● Work task: Retype the records that come next, word for word.

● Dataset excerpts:

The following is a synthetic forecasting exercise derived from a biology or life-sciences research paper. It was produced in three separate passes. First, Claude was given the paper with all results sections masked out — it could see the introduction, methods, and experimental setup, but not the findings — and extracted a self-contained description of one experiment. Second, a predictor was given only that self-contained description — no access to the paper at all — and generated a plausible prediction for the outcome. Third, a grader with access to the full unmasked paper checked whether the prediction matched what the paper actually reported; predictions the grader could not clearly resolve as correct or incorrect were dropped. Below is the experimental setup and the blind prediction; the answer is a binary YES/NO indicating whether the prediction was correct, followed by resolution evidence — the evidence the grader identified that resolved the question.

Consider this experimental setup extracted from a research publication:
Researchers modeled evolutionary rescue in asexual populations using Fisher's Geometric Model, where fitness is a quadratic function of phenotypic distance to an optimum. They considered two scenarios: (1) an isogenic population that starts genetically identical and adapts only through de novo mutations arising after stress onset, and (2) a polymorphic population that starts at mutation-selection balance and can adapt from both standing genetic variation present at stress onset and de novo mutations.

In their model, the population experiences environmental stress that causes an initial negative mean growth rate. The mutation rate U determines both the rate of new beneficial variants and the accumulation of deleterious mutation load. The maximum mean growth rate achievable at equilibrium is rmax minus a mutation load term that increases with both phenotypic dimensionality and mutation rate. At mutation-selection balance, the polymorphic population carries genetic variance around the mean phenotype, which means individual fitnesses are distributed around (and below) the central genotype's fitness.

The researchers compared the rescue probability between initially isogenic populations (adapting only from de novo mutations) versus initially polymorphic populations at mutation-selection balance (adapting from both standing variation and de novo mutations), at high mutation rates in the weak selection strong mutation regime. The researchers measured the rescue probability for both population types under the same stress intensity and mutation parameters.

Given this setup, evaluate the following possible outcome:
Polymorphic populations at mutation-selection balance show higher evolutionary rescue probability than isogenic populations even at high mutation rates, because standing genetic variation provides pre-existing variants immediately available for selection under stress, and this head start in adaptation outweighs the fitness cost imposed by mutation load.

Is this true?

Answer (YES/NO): YES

● Solution for this problem:
The following is a synthetic forecasting exercise derived from a biology or life-sciences research paper. It was produced in three separate passes. First, Claude was given the paper with all results sections masked out — it could see the introduction, methods, and experimental setup, but not the findings — and extracted a self-contained description of one experiment. Second, a predictor was given only that self-contained description — no access to the paper at all — and generated a plausible prediction for the outcome. Third, a grader with access to the full unmasked paper checked whether the prediction matched what the paper actually reported; predictions the grader could not clearly resolve as correct or incorrect were dropped. Below is the experimental setup and the blind prediction; the answer is a binary YES/NO indicating whether the prediction was correct, followed by resolution evidence — the evidence the grader identified that resolved the question.

Consider this experimental setup extracted from a research publication:
Researchers modeled evolutionary rescue in asexual populations using Fisher's Geometric Model, where fitness is a quadratic function of phenotypic distance to an optimum. They considered two scenarios: (1) an isogenic population that starts genetically identical and adapts only through de novo mutations arising after stress onset, and (2) a polymorphic population that starts at mutation-selection balance and can adapt from both standing genetic variation present at stress onset and de novo mutations.

In their model, the population experiences environmental stress that causes an initial negative mean growth rate. The mutation rate U determines both the rate of new beneficial variants and the accumulation of deleterious mutation load. The maximum mean growth rate achievable at equilibrium is rmax minus a mutation load term that increases with both phenotypic dimensionality and mutation rate. At mutation-selection balance, the polymorphic population carries genetic variance around the mean phenotype, which means individual fitnesses are distributed around (and below) the central genotype's fitness.

The researchers compared the rescue probability between initially isogenic populations (adapting only from de novo mutations) versus initially polymorphic populations at mutation-selection balance (adapting from both standing variation and de novo mutations), at high mutation rates in the weak selection strong mutation regime. The researchers measured the rescue probability for both population types under the same stress intensity and mutation parameters.

Given this setup, evaluate the following possible outcome:
Polymorphic populations at mutation-selection balance show higher evolutionary rescue probability than isogenic populations even at high mutation rates, because standing genetic variation provides pre-existing variants immediately available for selection under stress, and this head start in adaptation outweighs the fitness cost imposed by mutation load.

Is this true?

Answer (YES/NO): YES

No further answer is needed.